US television program

Summer House is a reality series that aired on ESPNU and was hosted by Chris Spielman. The show debuted on July 25, 2006, ran for eight episodes, and ended on September 12, 2006.

==Premise==
The show features six of the nation’s top college football incoming freshmen living together in a house in Chicago for one week. Summer House provides viewers with an inside look at future college football stars. The players compete against each other to be named “The King of the House.” Competitors earn points for each challenge they participate in, culminating in the final day when the “King” is crowned.

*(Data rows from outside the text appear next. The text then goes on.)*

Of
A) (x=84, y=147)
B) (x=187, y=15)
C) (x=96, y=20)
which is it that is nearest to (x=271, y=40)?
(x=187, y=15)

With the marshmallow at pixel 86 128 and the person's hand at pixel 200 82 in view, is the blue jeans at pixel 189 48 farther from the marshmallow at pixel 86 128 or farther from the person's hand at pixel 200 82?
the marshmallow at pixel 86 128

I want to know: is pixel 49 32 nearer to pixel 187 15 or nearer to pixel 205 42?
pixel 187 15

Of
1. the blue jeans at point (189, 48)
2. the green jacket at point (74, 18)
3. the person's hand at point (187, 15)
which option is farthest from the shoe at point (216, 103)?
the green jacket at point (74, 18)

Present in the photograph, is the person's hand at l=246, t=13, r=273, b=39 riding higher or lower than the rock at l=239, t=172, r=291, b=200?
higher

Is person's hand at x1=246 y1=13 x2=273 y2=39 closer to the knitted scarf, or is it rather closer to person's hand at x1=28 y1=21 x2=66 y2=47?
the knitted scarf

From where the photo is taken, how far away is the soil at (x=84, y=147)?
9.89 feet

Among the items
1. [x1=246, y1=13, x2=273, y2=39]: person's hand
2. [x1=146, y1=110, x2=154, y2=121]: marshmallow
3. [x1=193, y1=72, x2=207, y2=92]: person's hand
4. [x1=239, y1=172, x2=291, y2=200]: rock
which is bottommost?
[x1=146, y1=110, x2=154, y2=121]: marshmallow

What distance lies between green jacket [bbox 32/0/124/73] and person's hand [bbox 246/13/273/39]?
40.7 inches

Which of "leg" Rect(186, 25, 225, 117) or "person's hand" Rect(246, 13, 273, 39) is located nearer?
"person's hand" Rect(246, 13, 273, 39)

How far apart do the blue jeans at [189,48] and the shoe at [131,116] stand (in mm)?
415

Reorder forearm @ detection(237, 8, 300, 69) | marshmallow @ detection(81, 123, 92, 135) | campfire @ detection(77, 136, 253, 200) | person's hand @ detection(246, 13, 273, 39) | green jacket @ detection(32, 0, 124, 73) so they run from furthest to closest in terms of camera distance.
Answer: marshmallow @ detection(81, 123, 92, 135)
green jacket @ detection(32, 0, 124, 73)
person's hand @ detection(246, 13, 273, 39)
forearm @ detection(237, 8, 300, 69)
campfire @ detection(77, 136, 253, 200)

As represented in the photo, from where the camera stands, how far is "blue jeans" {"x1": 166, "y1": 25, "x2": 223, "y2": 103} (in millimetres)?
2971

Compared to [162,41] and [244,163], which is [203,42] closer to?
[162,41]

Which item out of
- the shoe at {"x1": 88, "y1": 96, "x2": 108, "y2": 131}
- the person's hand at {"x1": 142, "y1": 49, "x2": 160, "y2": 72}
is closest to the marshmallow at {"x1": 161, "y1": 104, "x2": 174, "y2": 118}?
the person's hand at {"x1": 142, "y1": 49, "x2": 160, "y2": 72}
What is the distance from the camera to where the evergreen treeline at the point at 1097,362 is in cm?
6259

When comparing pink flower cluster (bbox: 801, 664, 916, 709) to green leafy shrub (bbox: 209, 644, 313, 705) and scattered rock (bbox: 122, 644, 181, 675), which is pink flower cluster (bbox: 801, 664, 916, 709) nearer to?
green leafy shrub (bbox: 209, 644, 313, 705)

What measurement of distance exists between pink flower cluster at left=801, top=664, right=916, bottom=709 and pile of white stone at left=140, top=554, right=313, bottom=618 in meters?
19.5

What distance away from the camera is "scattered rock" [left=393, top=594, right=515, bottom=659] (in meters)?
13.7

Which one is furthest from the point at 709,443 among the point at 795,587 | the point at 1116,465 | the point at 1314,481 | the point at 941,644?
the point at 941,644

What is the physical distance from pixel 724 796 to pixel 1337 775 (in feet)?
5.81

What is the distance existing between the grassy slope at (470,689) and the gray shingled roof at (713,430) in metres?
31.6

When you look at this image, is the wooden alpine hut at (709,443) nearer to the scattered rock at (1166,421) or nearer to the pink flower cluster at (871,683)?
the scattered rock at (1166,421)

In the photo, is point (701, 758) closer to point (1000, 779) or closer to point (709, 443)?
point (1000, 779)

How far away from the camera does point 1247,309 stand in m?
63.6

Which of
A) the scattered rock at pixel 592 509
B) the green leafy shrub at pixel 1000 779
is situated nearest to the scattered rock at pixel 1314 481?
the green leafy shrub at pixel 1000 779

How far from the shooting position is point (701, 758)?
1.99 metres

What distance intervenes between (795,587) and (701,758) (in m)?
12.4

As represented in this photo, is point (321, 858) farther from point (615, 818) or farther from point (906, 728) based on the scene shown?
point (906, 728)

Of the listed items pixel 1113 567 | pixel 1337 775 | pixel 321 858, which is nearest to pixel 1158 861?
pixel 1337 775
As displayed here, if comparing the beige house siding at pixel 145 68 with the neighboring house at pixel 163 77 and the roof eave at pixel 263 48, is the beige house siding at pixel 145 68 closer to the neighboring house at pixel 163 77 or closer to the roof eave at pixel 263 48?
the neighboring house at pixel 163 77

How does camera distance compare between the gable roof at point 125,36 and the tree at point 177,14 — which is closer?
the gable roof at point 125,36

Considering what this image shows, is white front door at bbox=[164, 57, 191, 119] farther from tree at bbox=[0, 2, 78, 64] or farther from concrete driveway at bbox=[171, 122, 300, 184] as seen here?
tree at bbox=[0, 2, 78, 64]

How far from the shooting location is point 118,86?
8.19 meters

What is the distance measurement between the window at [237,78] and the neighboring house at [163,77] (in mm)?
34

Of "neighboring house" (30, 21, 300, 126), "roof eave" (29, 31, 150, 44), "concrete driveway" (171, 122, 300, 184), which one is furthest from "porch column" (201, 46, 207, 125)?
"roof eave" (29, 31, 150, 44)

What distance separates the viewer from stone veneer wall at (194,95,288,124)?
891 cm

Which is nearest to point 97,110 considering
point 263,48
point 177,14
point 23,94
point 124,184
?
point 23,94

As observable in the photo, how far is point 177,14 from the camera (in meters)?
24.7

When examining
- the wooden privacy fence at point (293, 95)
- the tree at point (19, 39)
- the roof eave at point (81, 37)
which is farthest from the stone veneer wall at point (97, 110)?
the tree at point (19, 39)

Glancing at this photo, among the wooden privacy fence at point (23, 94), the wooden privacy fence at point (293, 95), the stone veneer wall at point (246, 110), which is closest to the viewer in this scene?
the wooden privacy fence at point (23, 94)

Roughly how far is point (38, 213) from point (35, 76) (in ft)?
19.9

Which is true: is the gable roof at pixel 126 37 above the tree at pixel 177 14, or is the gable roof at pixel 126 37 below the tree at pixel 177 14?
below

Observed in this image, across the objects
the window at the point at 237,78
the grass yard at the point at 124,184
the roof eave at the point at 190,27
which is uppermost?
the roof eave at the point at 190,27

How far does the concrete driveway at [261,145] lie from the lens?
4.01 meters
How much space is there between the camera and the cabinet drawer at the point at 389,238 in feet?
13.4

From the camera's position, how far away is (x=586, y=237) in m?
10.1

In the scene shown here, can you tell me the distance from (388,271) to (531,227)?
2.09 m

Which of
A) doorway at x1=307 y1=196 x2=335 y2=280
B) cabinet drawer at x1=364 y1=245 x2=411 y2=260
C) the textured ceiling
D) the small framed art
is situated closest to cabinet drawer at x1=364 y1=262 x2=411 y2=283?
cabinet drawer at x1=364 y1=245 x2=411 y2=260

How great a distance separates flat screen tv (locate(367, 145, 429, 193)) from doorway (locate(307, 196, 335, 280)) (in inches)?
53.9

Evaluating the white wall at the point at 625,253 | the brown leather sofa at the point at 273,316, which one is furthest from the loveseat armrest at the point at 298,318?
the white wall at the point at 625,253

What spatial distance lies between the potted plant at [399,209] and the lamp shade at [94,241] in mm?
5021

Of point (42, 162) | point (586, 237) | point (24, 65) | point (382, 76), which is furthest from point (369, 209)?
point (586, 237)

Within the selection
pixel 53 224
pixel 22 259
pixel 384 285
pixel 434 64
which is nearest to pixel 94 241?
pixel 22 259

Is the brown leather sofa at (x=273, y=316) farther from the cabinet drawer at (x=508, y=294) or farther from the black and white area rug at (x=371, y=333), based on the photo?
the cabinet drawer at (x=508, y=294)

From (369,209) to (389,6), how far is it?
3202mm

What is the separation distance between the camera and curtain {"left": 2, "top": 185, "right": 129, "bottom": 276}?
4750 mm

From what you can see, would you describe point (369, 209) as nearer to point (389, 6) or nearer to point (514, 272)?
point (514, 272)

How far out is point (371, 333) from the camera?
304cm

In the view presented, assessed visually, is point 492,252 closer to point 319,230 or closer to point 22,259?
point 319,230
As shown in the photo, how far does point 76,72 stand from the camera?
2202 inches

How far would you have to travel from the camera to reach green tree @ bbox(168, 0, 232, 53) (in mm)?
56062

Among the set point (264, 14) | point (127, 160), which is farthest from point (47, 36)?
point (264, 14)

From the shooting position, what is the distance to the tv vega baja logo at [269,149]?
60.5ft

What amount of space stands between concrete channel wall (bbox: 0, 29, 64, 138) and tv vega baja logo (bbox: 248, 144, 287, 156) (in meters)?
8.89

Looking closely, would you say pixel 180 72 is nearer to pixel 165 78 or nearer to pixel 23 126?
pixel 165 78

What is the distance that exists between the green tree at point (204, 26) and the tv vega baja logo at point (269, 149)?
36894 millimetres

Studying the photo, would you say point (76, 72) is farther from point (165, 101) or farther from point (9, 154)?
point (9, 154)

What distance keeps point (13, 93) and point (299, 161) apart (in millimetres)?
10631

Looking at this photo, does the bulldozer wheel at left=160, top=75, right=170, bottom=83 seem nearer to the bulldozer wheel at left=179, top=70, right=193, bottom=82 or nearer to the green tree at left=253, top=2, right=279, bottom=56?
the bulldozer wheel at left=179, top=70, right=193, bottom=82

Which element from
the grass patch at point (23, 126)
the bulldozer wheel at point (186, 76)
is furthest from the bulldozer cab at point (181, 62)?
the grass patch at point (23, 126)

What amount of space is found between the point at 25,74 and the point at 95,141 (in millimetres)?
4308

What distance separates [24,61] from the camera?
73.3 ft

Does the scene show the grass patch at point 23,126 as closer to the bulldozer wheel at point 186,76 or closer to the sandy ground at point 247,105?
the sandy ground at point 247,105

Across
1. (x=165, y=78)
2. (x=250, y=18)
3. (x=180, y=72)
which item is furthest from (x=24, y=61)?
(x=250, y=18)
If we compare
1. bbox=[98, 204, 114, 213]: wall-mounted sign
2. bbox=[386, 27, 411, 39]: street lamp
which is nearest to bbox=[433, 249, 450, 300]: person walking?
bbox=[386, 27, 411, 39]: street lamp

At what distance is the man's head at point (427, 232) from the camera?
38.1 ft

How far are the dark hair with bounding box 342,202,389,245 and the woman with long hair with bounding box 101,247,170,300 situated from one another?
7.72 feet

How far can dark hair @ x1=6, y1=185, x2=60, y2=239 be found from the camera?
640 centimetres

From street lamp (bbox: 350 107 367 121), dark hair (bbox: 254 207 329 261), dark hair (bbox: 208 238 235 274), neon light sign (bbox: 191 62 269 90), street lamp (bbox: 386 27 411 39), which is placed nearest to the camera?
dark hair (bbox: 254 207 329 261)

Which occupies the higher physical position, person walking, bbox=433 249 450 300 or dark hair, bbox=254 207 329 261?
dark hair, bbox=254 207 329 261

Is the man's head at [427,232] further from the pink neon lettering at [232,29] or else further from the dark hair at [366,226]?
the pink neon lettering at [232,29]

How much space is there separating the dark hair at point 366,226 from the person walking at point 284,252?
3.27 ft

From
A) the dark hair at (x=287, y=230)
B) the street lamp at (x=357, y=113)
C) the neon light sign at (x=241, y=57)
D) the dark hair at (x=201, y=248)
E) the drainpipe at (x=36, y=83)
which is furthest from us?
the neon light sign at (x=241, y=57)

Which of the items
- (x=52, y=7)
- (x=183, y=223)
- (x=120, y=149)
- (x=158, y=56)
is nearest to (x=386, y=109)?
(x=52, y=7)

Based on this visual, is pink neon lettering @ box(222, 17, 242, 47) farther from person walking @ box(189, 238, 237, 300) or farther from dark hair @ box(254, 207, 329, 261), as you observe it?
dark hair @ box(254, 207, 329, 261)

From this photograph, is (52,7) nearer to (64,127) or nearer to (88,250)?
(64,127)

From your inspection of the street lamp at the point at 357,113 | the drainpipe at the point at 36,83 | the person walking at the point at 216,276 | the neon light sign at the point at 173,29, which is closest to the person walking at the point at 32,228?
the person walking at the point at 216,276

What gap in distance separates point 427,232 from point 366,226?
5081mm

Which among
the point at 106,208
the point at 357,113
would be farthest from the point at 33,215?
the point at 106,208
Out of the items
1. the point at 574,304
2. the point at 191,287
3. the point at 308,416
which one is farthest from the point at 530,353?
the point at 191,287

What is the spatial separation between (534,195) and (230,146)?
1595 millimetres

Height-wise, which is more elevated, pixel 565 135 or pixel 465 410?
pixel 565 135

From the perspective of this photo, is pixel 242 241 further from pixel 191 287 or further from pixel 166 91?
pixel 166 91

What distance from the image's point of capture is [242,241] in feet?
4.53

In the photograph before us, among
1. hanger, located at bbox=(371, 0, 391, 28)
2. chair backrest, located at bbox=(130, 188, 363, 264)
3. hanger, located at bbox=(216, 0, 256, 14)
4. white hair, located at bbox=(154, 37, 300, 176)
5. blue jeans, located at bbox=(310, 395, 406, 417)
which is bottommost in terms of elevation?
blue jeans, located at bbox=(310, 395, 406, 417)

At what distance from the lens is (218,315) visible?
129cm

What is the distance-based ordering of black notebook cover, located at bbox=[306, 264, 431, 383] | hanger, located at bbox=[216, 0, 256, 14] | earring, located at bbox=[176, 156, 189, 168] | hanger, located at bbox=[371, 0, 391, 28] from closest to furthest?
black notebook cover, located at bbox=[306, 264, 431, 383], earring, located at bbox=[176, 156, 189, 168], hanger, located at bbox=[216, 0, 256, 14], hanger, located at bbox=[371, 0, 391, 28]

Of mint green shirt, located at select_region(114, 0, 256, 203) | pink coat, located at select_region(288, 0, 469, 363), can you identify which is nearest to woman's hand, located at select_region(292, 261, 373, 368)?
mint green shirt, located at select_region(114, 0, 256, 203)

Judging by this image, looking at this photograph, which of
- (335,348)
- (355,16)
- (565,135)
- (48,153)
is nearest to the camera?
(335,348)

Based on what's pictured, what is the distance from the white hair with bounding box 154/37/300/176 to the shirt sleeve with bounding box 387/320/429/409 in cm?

Throughout the week, the players interact with each other and sports celebrities, learning what it takes to succeed both on and off the field.

==Production==
The ESPN production was produced by Intersport, a Chicago-based production company, with head producers Michael Kolodny and Jim Gorman planning each day. ESPN also had producers Adam Briles and Paul Gordon assist in its productions.

=== Special Guests ===
Special guests in the first season included:

- Jennie Finch (USA Olympic gold medalist)
- Trent Green and Larry Johnson (Kansas City Chiefs)
- Todd Heap and Derrick Mason (Baltimore Ravens)
- Greg Lewis (Philadelphia Eagles)
- Gale Sayers (Chicago Bears Hall of Famer)
- Ken Williams (Chicago White Sox GM)
- Mike Hall (ESPNU’s signature anchor)
- Bob Davie (ESPN college football analyst)

=== Contestants ===
The contestants included:

- Terrence Austin (four-star wide receiver, UCLA)
- Jarred Fayson (four-star wide receiver/quarterback, Florida)
- Cart Kelly (two-star wide receiver/cornerback, Princeton)
- London Crawford (three-star wide receiver, Arkansas)
- Cody Hawkins (three-star quarterback, Colorado)
- Taylor Potts (three-star quarterback, Texas Tech)

== Sponsors ==
The show’s main sponsors were Under Armour, Direct TV, and Dick’s Sporting Goods.